- Location: Argentina
- Wine region: Mendoza
- Founded: 1996
- Parent company: Moët & Hennessy wine division;
- Varietals: Malbec, Cabernet Sauvignon, Chardonnay, Torrontés
- Website: www.terrazasdelosandes.com

= Terrazas de los Andes =

Winery in Argentina

Terrazas de los Andes (Spanish for "Terraces of the Andes") is a winery located in Luján de Cuyo in the province of Mendoza, Argentina.

Terrazas de los Andes was founded in 1996 as a Moët-Hennessy subsidiary in Argentina, refurbishing an old winery built in 1898. It has 8 vineyards planted on terraces at various altitude on the eastern foothills of the Andes, between 980m and 1250 above sea level. Each grape variety is planted at a specific altitude, matching with a specific climatic condition for optimal growing and ripening.
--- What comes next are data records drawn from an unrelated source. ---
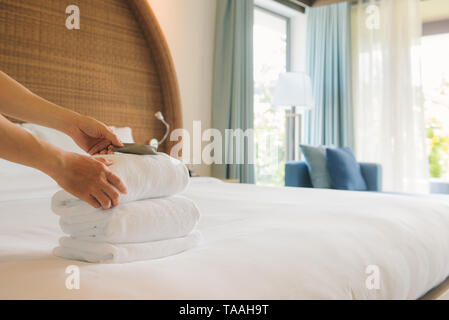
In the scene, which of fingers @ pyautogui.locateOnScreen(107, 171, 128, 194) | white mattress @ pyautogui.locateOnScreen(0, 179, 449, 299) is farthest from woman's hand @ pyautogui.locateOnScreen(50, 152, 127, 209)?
white mattress @ pyautogui.locateOnScreen(0, 179, 449, 299)

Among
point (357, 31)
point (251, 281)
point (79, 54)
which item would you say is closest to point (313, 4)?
point (357, 31)

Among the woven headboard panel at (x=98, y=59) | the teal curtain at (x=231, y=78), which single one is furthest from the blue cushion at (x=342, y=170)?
the woven headboard panel at (x=98, y=59)

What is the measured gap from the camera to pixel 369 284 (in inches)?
41.4

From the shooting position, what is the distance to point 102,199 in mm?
933

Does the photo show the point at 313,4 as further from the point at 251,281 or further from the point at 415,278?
the point at 251,281

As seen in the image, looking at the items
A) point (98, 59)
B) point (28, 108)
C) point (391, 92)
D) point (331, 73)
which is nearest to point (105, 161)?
point (28, 108)

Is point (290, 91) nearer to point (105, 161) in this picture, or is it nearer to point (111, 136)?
point (111, 136)

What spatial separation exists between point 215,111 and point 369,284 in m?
3.25

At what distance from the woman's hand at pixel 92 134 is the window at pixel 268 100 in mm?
3877

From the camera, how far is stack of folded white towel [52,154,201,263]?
940 mm

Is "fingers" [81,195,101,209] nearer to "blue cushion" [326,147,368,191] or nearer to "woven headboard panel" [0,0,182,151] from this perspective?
"woven headboard panel" [0,0,182,151]

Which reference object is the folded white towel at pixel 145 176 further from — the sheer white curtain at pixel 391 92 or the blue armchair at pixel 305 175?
the sheer white curtain at pixel 391 92

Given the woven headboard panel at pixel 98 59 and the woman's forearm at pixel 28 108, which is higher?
the woven headboard panel at pixel 98 59

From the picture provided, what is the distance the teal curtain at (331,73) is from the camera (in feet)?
17.3
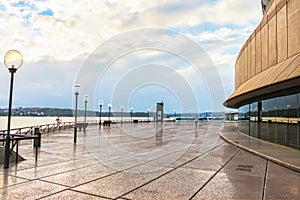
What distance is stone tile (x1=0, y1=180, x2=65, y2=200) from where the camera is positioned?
18.2 feet

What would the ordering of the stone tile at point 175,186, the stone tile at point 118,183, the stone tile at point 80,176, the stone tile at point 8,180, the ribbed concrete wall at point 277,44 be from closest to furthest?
the stone tile at point 175,186 → the stone tile at point 118,183 → the stone tile at point 8,180 → the stone tile at point 80,176 → the ribbed concrete wall at point 277,44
Precision viticulture techniques (such as soils analysis, electro-conductivity mapping) have been implemented in the recent years in order to boost the quality and the performance of the grapes varieties.

Terrazas de los Andes produces primarily Malbec wines as well as Cabernet-Sauvignon, Chardonnay, Torrontés which production is located in Cafayate (Salta province). Two vineyards - planted in 1929 and 1945, the oldest among the entire estate - are dedicated to the production of limited edition "Single Vineyard" and "Parcels" Malbec.

In 1999, Terrazas de los Andes partnered with Château Cheval Blanc to elaborate Cheval des Andes, a premium Bordeaux-style blend of Malbec and Cabernet-Sauvignon.